>> start Given data

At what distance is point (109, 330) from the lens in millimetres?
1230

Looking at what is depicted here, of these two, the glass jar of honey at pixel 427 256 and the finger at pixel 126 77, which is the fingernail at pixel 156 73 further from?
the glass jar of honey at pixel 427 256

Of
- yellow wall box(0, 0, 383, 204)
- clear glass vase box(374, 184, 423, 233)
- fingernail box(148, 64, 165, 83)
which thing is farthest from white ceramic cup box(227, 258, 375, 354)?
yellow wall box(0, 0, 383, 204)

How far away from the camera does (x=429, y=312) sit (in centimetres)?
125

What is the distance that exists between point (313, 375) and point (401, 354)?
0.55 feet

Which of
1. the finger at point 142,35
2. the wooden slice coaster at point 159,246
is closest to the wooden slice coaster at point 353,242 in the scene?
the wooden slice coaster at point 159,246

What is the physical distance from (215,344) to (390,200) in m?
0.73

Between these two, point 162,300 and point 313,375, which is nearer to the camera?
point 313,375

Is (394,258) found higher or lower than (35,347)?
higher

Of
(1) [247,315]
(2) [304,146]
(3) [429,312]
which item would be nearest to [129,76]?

>> end Given data

__Short problem__.
Transcribe all of the items above verbatim, reproducing each line without alteration.

__Response to the task__.
At what distance is point (109, 330) from the lens in millimetres?
1230

Looking at what is depicted here, of these two, the glass jar of honey at pixel 427 256 and the finger at pixel 126 77, which is the fingernail at pixel 156 73 further from?
the glass jar of honey at pixel 427 256

Of
- yellow wall box(0, 0, 383, 204)
- clear glass vase box(374, 184, 423, 233)
- fingernail box(148, 64, 165, 83)
which thing is farthest from white ceramic cup box(227, 258, 375, 354)?
yellow wall box(0, 0, 383, 204)

How far away from the camera does (x=429, y=312) sit (in centimetres)?
125

What is the distance that exists between point (313, 375) and point (401, 354)?
0.55 feet

Which of
1. the finger at point 142,35
2. the wooden slice coaster at point 159,246
is closest to the wooden slice coaster at point 353,242 in the scene?
the wooden slice coaster at point 159,246

What is the physical distance from (215,344) to (390,200) in m?
0.73

Between these two, point 162,300 and point 313,375, which is nearer to the camera?
point 313,375

Is (394,258) found higher or lower than (35,347)?
higher

Of
(1) [247,315]
(2) [304,146]
(3) [429,312]
which item would be nearest to [129,76]?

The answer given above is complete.